To date, things have cruised along without heavy-handed interference, and it does make me nervous because it can be easy to get complacent when things are so calm.

Then I hear of a government doing something like Turkey has done, blocking YouTube and Twitter.

When it comes to the video platform, I actually thought they were trying to protect their population from the monsters who lurk in the comments sections, but it turns out that the ban emerged because of accusations of graft at the highest level.

This is a pity. Governments are capable of influencing each other badly. No doubt someone here in Dar is watching the situation and mulling over whether it would be possible to do something similar if, say, damning evidence about something or the other were to emerge right around election time.

Whatever is going on in Turkey and a few other places notwithstanding, the worldwide trend when it comes to online media is progressive and Tanzania does hate to be left out of the fashionable set.

In spite of this, we seem to have a problem with conservatism in two ways. First, we don’t have a lot of really well-developed content outside of formal politics. Worse, we are still averse to conflict and controversial topics in our public dialogues, which doesn’t help expand the range of content.

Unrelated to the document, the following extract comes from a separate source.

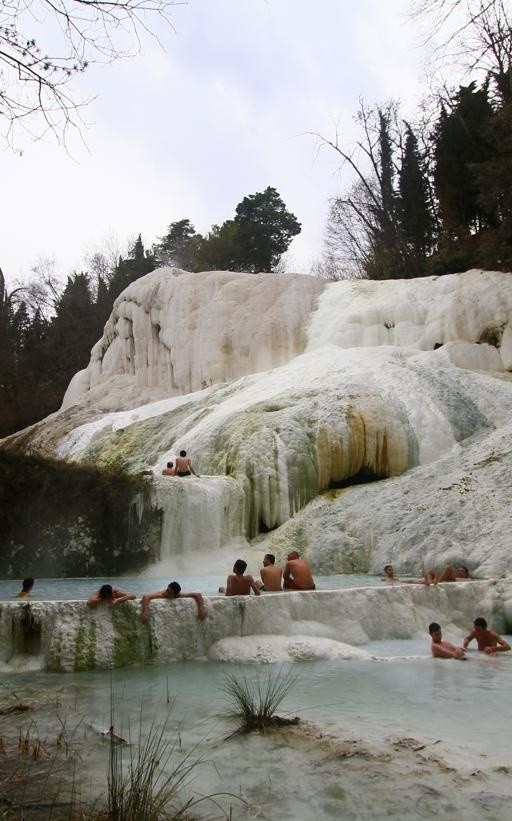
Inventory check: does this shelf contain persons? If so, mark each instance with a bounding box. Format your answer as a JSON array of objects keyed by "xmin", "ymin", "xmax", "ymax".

Online, it is a different story. The anonymity possible there makes it easier for people to express themselves; something about the egalitarianism of the online experience makes people a lot more candid, there is less inclination to be formal or to censor content.

That’s where the fun stuff happens, ranging from rumours and conspiracy theories to breaking stories complete with leaked documents. Online media here at least isn’t competing with legacy media, whose relationship with the powers that be already has a routine cast to it.

And it has been a while, I suspect, since traditional media helped people organise against power in a progressive way.

The movements of the 21st Century may not be all that robust, Tahrir Square and the Occupy movements having shown themselves vulnerable in the face of state violence, but they are very well documented and easily organised with not much more than a smartphone and some free social media sites. It is a brave new world.

This is how the Media Bill slipped out of my mind until this past week. As it is, the Bill has a habit of showing up at unexpected times, part of the strategy of the establishment. It is a good one: Every two years or so, slip the Media Bill into parliament and hope it’ll pass quickly without anyone noticing.

When that doesn’t work because the media has eyes in the back of its head, let things calm down until everyone is distracted by the latest scandal. Dissect the Media Bill and distribute parts of it here and there in other legislation and hope the media doesn’t notice.

The media notices. Retreat again into ominous silence while the draft for a new Constitution struggles mightily to come to fruition. Trouble is, we’ll need an enabling environment even if the draft constitution doesn’t survive this Assembly.

I am just thankful that the Turkish experience around their elections reminded me that the times to be most vigilant of a Media Bill are coming upon us fast, especially because the establishment has been so very suspiciously quiet of late.